* [SUPPLIED PASSAGE]

Calculus Graph

• July 11th 2006, 12:30 PM
NeF
Calculus Graph
http://img2.freeimagehosting.net/upl...7dc7f05f8d.jpg
:D Clicky Clicky :D

I am unable to determine the co-ord of C... well I get a value but it doesnt look right, I get $(1 ; 0)$ which does not seem to fit the value of C. All the other values seem to be perfect execpt for C. Here are my workings.

14.1) $f(x) = (x-2)^2(2x-1)=0$
$(x^2-4x+4)(2x-1)=0$
$2x^3-9x^2+12x-4=0$
$A = y-intercept$
$y=-4 (0 ; -4)$

$B = (2x-1)$
$x = 1/2$
$(1/2 ; 0) = B$

$C = f(x) = 2x^3-9x^2+12-4$
$f'(x) = 6x^2-18+12
x^2-3x+2=0$

$(x-1)(x-2)=0$
$f(1) = 6(1)^2-18(1) +12 = 0$
$C=( 1; 0)$

$f(2) = 6(2)^2-18(2)+12=0$
$(2;0) = D$ Which can also be taken from $(x-2)$

Either the book is incorrect or I am. The book has been incorrect a few times so ye :/
• July 11th 2006, 01:42 PM
ThePerfectHacker
To find C you note that it is a turning point.
Thus,
$f'(x)=0$
Since,
$f(x)=(x-2)^2(2x-1)$
The derivative is, (product rule)
$f'(x)=((x-2)^2)'(2x-1)+(x-2)^2(2x-1)'$
Use the chain rule now,
$f'(x)=2(x-2)(2x-1)+2(x-2)^2$
Factor,
$f'(x)=2(x-2)[(2x-1)+(x-2)]$
Simplfy,
$f'(x)=2(x-2)(3x-3)$
You can factor again,
$f'(x)=6(x-2)(x-1)$
Set equal to zero,
$6(x-2)(x-1)=0$
Divide by 6,
$(x-2)(x-1)=0$
Each factor equal to zero,
$x-2=0\rightarrow x=2$
$x-1=0\rightarrow x=1$
One of these points is C and one is D, but which one is it?

* [EXTRACTED RECORDS]
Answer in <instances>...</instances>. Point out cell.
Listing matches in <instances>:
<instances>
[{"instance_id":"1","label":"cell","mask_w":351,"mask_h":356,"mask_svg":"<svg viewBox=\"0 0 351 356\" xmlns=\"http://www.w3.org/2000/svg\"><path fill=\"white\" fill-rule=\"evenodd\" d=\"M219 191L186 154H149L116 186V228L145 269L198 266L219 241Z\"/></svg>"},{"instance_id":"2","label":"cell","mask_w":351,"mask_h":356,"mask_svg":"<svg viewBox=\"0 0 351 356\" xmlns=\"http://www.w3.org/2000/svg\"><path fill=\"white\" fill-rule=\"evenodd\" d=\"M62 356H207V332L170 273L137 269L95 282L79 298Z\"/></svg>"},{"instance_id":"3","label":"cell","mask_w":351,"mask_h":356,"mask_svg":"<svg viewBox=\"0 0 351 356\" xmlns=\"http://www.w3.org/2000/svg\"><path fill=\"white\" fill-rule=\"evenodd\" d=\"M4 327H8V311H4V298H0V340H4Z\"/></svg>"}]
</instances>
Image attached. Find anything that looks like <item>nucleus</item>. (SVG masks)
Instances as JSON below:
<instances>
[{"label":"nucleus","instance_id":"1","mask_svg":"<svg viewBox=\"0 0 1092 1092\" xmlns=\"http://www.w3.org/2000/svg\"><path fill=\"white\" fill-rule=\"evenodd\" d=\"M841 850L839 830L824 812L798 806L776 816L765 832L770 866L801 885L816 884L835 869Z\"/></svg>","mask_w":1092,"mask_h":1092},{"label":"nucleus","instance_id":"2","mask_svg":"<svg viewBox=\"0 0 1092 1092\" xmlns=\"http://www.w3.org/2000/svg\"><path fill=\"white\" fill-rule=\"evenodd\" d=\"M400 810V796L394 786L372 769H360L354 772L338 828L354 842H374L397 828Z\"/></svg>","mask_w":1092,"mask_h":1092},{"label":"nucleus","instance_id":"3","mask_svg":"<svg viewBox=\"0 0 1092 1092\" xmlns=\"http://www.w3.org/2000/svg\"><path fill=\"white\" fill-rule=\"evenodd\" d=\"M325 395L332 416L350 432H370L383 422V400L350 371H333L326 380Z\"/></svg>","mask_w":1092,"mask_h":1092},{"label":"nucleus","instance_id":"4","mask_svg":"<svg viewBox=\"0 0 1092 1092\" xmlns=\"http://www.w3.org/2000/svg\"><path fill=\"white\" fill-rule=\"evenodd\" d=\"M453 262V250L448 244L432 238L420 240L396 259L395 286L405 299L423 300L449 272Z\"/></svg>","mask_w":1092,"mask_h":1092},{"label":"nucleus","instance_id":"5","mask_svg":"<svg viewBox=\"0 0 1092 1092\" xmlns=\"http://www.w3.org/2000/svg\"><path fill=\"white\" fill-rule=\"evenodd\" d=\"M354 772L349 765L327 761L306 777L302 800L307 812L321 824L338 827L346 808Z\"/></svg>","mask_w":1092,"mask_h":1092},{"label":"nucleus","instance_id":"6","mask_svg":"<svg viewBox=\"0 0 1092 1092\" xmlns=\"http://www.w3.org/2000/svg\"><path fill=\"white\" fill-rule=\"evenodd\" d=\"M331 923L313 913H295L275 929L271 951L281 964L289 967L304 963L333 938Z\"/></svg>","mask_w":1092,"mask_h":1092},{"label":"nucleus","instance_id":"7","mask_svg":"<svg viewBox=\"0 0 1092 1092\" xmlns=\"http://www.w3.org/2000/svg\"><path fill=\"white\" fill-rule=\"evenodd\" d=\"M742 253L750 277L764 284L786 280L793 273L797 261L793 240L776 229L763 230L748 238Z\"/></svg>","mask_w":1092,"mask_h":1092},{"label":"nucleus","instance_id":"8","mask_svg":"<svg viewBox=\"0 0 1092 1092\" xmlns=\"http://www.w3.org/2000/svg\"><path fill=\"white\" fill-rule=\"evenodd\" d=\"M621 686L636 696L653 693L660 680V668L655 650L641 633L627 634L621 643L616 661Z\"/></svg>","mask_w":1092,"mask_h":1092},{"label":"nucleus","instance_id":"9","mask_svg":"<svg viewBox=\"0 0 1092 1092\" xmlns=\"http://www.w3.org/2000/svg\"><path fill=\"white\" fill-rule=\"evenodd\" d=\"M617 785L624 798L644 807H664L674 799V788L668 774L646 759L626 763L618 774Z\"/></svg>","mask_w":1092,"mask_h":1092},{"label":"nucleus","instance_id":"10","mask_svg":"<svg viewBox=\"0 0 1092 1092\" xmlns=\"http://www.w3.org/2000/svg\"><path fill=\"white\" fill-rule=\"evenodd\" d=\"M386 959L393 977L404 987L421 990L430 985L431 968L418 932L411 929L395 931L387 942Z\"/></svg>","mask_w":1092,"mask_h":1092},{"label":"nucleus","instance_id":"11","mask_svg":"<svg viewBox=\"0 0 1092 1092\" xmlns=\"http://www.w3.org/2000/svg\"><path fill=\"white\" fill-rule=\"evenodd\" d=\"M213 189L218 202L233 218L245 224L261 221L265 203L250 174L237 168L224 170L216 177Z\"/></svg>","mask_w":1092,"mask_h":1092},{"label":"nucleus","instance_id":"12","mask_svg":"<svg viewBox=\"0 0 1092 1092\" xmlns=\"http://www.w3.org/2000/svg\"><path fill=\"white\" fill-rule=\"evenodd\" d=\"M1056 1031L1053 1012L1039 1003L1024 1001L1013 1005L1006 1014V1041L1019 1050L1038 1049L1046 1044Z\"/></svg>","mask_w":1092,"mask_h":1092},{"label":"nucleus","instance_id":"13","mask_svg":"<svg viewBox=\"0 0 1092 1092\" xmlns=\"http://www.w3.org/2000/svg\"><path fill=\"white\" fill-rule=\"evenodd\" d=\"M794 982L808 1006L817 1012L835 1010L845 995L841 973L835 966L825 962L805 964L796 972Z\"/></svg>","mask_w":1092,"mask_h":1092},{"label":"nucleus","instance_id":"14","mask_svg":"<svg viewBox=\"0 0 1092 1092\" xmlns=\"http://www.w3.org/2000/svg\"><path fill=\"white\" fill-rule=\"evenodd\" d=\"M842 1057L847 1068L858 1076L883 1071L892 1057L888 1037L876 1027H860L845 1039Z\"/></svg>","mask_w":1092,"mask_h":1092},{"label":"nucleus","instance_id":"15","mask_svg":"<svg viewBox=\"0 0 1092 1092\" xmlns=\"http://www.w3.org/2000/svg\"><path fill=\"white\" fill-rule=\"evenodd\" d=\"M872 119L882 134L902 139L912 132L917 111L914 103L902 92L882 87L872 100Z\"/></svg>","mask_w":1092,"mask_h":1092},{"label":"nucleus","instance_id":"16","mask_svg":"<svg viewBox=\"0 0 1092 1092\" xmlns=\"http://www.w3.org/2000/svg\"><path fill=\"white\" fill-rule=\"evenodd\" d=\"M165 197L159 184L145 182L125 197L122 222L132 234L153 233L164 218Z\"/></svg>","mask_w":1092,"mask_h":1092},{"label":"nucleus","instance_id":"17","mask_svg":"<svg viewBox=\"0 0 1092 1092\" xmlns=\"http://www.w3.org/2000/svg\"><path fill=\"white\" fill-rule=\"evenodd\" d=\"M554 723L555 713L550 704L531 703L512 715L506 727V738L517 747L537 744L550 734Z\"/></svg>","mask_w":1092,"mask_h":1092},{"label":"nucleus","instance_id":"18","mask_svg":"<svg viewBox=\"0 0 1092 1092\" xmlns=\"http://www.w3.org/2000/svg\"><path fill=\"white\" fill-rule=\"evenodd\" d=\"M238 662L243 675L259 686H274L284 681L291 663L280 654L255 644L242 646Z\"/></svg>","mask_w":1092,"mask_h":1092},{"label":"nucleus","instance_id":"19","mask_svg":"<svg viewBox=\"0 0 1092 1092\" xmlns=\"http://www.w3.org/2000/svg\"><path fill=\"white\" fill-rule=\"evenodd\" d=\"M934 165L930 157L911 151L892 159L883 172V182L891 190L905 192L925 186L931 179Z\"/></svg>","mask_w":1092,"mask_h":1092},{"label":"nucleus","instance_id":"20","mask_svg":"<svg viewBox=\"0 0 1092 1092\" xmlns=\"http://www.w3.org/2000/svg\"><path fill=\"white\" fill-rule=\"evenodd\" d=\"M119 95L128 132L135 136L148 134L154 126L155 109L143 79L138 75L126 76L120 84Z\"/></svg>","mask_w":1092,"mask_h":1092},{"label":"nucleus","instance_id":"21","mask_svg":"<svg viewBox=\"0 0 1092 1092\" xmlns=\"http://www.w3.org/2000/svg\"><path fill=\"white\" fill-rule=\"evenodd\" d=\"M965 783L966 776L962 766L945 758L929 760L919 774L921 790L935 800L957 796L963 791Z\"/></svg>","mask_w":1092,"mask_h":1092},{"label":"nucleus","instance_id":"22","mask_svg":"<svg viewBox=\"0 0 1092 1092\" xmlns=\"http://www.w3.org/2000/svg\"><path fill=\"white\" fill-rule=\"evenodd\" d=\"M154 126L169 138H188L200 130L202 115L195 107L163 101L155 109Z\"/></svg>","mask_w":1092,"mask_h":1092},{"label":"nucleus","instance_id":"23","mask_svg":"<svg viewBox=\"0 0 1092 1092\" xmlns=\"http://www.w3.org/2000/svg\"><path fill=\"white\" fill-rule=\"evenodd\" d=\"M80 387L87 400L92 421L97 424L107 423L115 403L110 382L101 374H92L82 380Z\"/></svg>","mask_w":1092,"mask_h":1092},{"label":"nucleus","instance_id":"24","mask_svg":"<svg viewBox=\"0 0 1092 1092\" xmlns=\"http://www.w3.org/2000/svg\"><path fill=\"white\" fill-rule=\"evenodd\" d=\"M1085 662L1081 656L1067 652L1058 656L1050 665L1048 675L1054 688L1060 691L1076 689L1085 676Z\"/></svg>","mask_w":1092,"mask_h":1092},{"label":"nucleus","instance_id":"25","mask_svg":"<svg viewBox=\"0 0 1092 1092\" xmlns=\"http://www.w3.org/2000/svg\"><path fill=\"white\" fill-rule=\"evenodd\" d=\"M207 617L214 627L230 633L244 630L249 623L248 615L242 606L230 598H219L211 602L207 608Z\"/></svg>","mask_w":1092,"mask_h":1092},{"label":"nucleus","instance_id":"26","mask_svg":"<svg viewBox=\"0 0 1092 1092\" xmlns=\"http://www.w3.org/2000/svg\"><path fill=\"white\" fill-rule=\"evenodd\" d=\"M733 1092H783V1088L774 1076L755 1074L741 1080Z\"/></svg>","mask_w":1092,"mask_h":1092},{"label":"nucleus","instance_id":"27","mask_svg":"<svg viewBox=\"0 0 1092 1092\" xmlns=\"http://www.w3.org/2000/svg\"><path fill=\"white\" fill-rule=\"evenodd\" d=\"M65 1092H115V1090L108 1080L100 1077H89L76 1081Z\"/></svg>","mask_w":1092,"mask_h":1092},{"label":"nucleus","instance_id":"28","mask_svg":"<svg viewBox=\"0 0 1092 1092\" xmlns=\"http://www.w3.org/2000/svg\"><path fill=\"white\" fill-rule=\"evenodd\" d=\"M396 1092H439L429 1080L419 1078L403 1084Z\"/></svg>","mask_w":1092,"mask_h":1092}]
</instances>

* [DIRECTIONS]
A - In the calculus thread, what does ThePerfectHacker say point C is?
B - Summarize the calculus thread in two sentences.
C - Please carry the calculus thread on from its last line.
The material comes from a different source than the calculus thread.

* [RESPONSES TO THE TASKS]
A - A turning point.

B - NeF works through the graph of f(x) = (x-2)^2(2x-1) and finds every point except C, getting (1 ; 0) for C, which does not seem to fit, and suspects that either the book or NeF is wrong. ThePerfectHacker notes that C is a turning point, uses the product and chain rules to get f'(x) = 6(x-2)(x-1), solves for x = 2 and x = 1, and asks which of these is C and which is D.

C -
Note C is to the left of D thus C<D.
Thus,
$x=1$
• July 16th 2006, 08:33 AM
NeF
Thanks. I havent seen that way of solving it like that. I agree that C is 1 but look where it is on the graph. But how can C be (1;0) look where it is on the grapg. That pos means that it has a x and y value. I am confused about that
• July 16th 2006, 08:39 AM
Quick
I would also like to know how to solve for y PH
do you just substitute x=1 into the original equation?
• July 16th 2006, 09:10 AM
ThePerfectHacker
Quote:

Originally Posted by Quick
I would also like to know how to solve for y PH
do you just substitute x=1 into the original equation?

Yes,
so the point is
$(1,1)$, not what you said NeF, $(1,0)$ that is wrong.
----
I think what your problem is. You are thinking since it is a turning point it is zero. Wrong! The derivative is zero, not necessarily the point is zero.